Future Computing Environments

PUI Workshop Submission


CyberDesk: The Use of Perception in Context-Aware Computing


Anind K. Dey, Gregory D. Abowd
Graphics, Visualization & Usability Center
Georgia Institute of Technology
Atlanta, GA 30332-0280 USA
+1-404-894-7512
{anind, abowd}@cc.gatech.edu

The CyberDesk project [1] is concerned with providing relevant context-aware services to users. Context-aware services are computational processes whose behavior is adapted based on changes in the perceptions of a user. These perceptions include a user's physical and emotional state as well as his actions. CyberDesk provides a framework for gathering perceptual (or contextual) information and processing this information. When the user's state changes, CyberDesk uses the updated information to find services that the user may find useful. More information on CyberDesk can be found in [2]. Currently in CyberDesk, we integrate information about the data and applications a user is working with, the user's location and time of day to find appropriate services. We are working to incorporate speech, gestures, and models of the user to make the framework more powerful.

Types of Context

A user's context or perceptions can be divided into three categories: physical, action-based, and emotional.

Physical context consists of objective information about the user. It includes:

Action-based context consists of actions the user takes that leads to determining a focus of attention. It includes:

Emotional context includes:

These three categories apply not only to the user (first person perspective) but also apply to other people in the environment (third person perspective), as well as objects in the environment. Context also involves a time perspective, since context can be viewed at a point in time or over a period of time. All these perspectives are important for providing useful services to the user.

Use of Context

The general mechanism for context-aware computing is summarized in the following steps:
  1. collect information on the user's state
  2. analyze the information, either treating each piece individually or combining it with others, collected in the past or present
  3. perform some action based on the analysis
  4. repeat from step 1, with some adaptation based on previous iterations.

We have found that the greater the knowledge of the user's context, the better CyberDesk is able to support the user in his task. Step 1 is important for gathering as much information as possible about the user and his environment. Step 2 appears to be the most difficult. This step involves a type of sensor fusion: the integration of multiple sources (and types) of information into a useful entity that CyberDesk can use to locate and present relevant actions to the user (Step 3). CyberDesk currently supports Steps 2 and 3. We are currently upgrading CyberDesk to support Step 4. This will help CyberDesk be more effective in finding relevant actions.

Examples

Examples of CyberDesk's functionality are shown below, using both action-based and physical perceptual information.

Figure 1: Screenshot: knowledge of the user's applications and data beting used with CyberDesk. The user selects the string "Andy Wood" in the e-mail tool (a). CyberDesk offers some suggestions (b): search using Altavista, look up a phone number using Switchboard (c), and look up the name in the contact manager (d).

Click on the screenshot to get an image with better resolution.

Figure 2: Screenshot of position service. (a) is where changing GPS coordinates are displayed , causing changes in the ActOn Button Bar (b) when the coordinates correspond to a different Georgia Tech building. The user is keeping track of his trip in the scratchpad (c), and is able to view the building URLs in the web browser (d).
Click on the screenshot to get an image with better resolution.

Future Work

Currently, CyberDesk uses knowledge of limited action-based and physical context. It will support the use of social and emotional context, once we can find reliable mechanisms for capturing this context. We are currently working on integrating the use of speech recognition, computer vision, and user behavior.

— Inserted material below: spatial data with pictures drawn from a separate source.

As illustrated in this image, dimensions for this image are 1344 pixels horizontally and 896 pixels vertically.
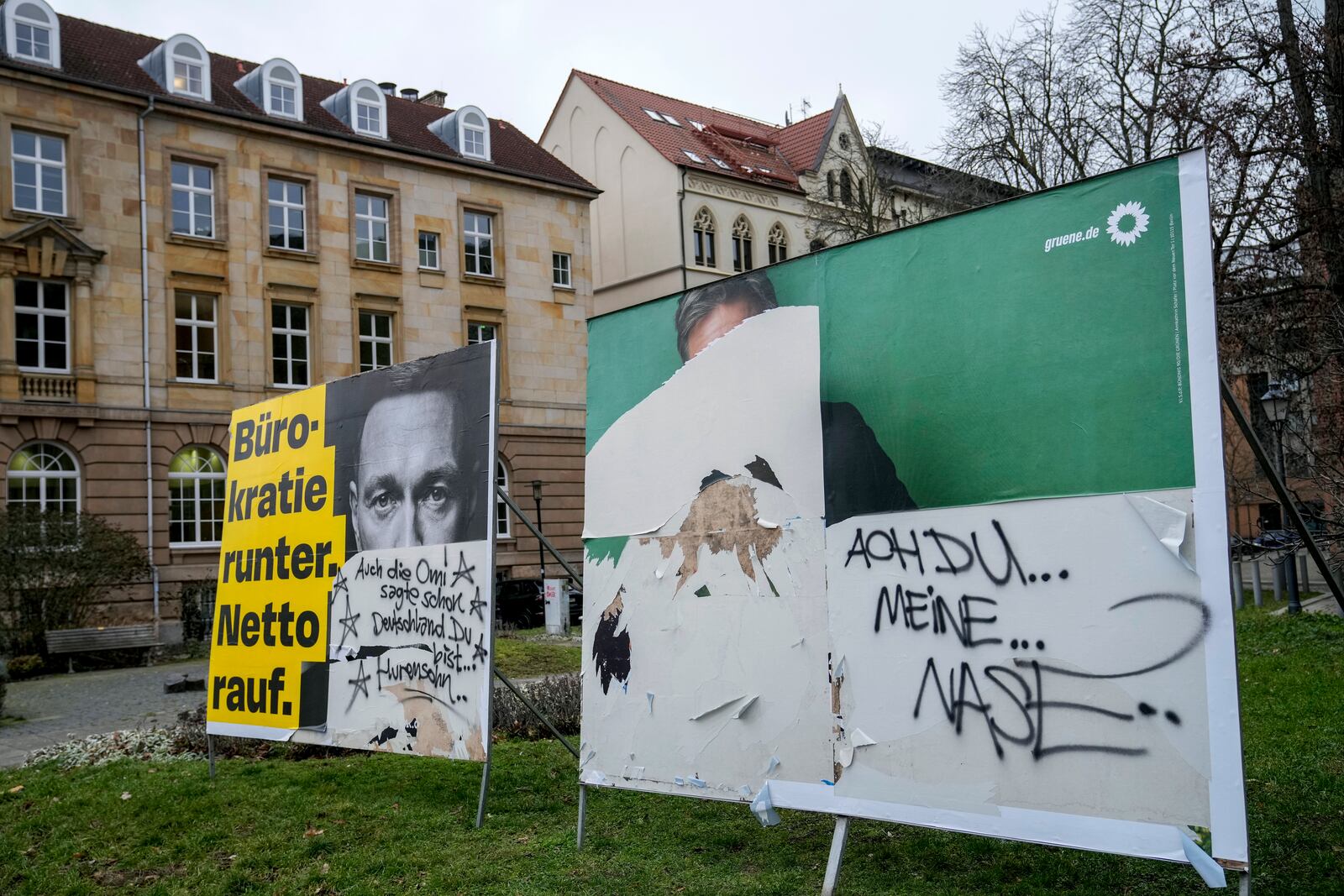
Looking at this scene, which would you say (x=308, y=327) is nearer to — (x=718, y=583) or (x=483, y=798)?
(x=483, y=798)

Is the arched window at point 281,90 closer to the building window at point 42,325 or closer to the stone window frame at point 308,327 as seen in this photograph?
the stone window frame at point 308,327

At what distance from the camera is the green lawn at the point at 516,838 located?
5.32 metres

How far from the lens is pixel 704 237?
4262 centimetres

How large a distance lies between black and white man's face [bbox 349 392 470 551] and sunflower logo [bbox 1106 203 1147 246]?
14.2ft

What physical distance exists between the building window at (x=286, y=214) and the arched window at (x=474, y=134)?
6.02 meters

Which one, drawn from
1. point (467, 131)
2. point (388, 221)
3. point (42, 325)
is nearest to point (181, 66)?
point (388, 221)

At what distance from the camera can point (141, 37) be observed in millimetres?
32875

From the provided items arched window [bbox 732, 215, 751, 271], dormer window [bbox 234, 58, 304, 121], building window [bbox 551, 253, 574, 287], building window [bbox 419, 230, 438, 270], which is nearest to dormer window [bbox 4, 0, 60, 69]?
dormer window [bbox 234, 58, 304, 121]

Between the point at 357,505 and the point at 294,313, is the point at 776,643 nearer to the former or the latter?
the point at 357,505

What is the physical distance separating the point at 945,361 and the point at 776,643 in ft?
4.99

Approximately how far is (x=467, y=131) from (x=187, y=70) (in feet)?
28.4

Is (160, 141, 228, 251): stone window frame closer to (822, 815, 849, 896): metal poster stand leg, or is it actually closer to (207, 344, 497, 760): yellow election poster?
(207, 344, 497, 760): yellow election poster

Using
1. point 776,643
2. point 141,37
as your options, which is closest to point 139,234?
point 141,37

Speech recognition would allow the user's speech to be used as input to CyberDesk, in much the same way as user-selected information was used in Example 1 above. Large vocabulary, continuous speech speech recognizers with high recognition rates (95% and greater) are now commercially available. The textual output from one of these recognizers could be input into CyberDesk, which would search for data that it can use: names, dates, phone numbers, URLs, e-mail addresses, etc. The difficulty is in determining what parts of the speech information is important and should be acted upon by CyberDesk. Two potential solutions are the use of keyword spotting and word frequencies. Keywords could be taken from the user's traditional personal information sources (e-mail, contact manager, scheduler) along with any personal history or documents. An even better, although more complex, solution is to use statistical information retrieval algorithms (much like the Remembrance Agent [3]) to determine what data is relevant.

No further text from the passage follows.